Ce que Nino Vieira ne dit pas, c’est qu’il a bénéficié d’un formidable soutien dans la sous-région. À Conakry, le président Lansana Conté n’a pas hésité à lui prêter un hélicoptère militaire pour l’aider à rentrer à Bissau. À Dakar, quelques hommes d’affaires proches du pouvoir sénégalais ont mis la main à la poche. Le candidat Nino n’a manqué de rien. Avec un parc de plus de trente véhicules – dont une dizaine de 4×4 immatriculés au Sénégal -, l’ancien guérillero marxiste a fait une campagne à gros budget. Environ 5 millions d’euros. Trois fois plus que ses adversaires directs.
Maintenant, Nino Vieira doit montrer s’il a retenu les leçons du passé et s’il est capable de négocier avec ses adversaires. Premier interlocuteur obligé, Kumba Yala. Avec 25 % des voix, l’ancien président a fait un score honorable au premier tour. Dans un premier temps, il a essayé de se hisser au second tour par tous les moyens. Puis, sous la pression « amicale » du Sénégal et de la sous-région, il s’est ravisé et a choisi de soutenir Nino Vieira. Aujourd’hui, il peut faire remarquer à ce dernier que son apport de voix a été décisif. Et négocier au prix fort des places dans le futur gouvernement.

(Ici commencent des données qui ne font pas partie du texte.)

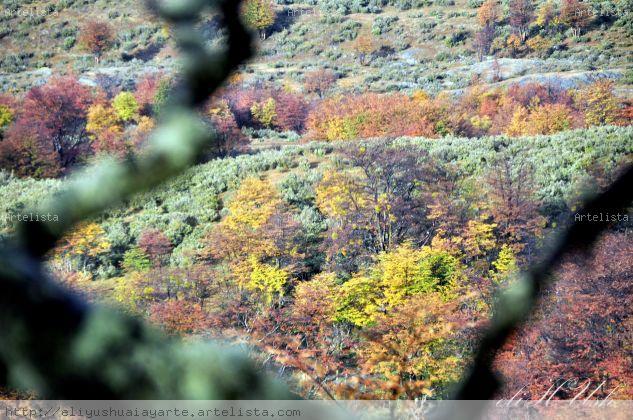 Colores! Naturaleza Color (Digital)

Mais Nino Vieira ne disposera pas si facilement des ministères. Il doit composer avec le Premier ministre Carlos Gomes. Cet allié de Malam Bacai Sanha est soutenu par l’Assemblée nationale issue des législatives de mars 2004. Soit Nino dissout, soit il cohabite… en attendant un congrès extraordinaire du PAIGC (Parti africain pour l’indépendance de la Guinée-Bissau et du Cap-Vert), où il essaiera de chasser les partisans de Bacai Sanha et de reprendre la main, six ans après son exclusion de l’ancien parti unique.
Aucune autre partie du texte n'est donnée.